• TASK DIRECTIONS:
Write out the line that has "Ambiente y sostenibilidad" in it, along with each line that comes after it until the listing ends, and add nothing.
◇ ◇ ◇ ◇ ◇
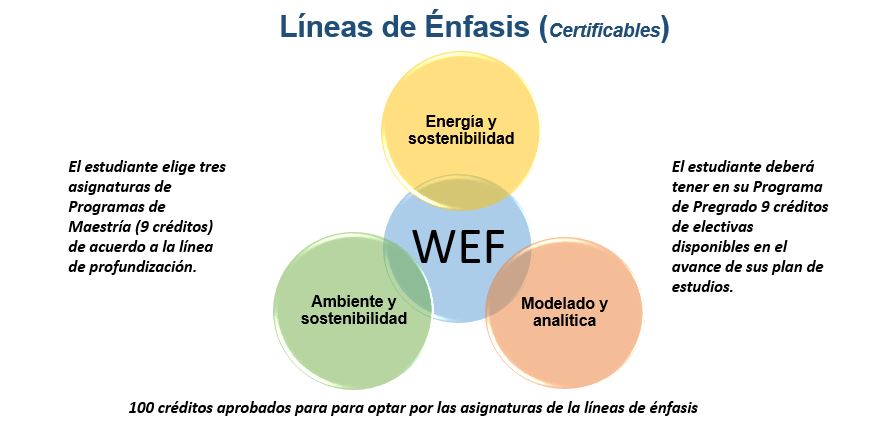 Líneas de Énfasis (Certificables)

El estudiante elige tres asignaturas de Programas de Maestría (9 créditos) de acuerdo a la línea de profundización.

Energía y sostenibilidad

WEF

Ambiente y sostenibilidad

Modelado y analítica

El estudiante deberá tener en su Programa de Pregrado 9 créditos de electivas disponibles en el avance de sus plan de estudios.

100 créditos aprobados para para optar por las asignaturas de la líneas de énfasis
◇ ◇ ◇ ◇ ◇
• REPLY TO THE EXERCISE:
Ambiente y sostenibilidad

Modelado y analítica

El estudiante deberá tener en su Programa de Pregrado 9 créditos de electivas disponibles en el avance de sus plan de estudios.

100 créditos aprobados para para optar por las asignaturas de la líneas de énfasis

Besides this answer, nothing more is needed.